EXERCISE PROMPT:
Please copy out the stretch of the records from the start through the line containing "Kaiserlicher Chrysopras-Silberanhänger Kaiserlicher", keeping each line unchanged.
_ _ _ _ _
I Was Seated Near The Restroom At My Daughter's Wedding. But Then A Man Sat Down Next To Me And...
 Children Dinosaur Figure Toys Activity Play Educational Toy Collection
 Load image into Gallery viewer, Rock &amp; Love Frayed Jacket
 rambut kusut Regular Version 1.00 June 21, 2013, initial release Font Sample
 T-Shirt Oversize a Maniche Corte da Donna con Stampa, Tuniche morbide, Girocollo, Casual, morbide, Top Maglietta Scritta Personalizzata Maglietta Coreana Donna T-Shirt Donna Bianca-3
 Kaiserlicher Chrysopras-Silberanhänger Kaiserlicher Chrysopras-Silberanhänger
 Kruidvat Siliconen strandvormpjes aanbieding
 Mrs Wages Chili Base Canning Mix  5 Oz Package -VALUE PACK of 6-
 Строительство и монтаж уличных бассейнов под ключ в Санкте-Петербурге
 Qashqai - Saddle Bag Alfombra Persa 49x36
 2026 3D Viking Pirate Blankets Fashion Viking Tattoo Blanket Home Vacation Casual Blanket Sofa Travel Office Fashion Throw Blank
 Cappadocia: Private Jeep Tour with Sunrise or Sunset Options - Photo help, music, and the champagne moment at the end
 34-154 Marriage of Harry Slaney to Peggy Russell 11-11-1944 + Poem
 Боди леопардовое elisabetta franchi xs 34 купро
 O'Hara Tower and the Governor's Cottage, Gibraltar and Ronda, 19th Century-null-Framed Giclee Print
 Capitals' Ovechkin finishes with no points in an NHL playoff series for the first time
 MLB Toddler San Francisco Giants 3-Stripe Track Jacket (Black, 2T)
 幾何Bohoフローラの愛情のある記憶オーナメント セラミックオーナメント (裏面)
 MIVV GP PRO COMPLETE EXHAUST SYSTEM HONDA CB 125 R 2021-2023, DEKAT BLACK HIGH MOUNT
_ _ _ _ _
YOUR SOLUTION:
I Was Seated Near The Restroom At My Daughter's Wedding. But Then A Man Sat Down Next To Me And...
 Children Dinosaur Figure Toys Activity Play Educational Toy Collection
 Load image into Gallery viewer, Rock &amp; Love Frayed Jacket
 rambut kusut Regular Version 1.00 June 21, 2013, initial release Font Sample
 T-Shirt Oversize a Maniche Corte da Donna con Stampa, Tuniche morbide, Girocollo, Casual, morbide, Top Maglietta Scritta Personalizzata Maglietta Coreana Donna T-Shirt Donna Bianca-3
 Kaiserlicher Chrysopras-Silberanhänger Kaiserlicher Chrysopras-Silberanhänger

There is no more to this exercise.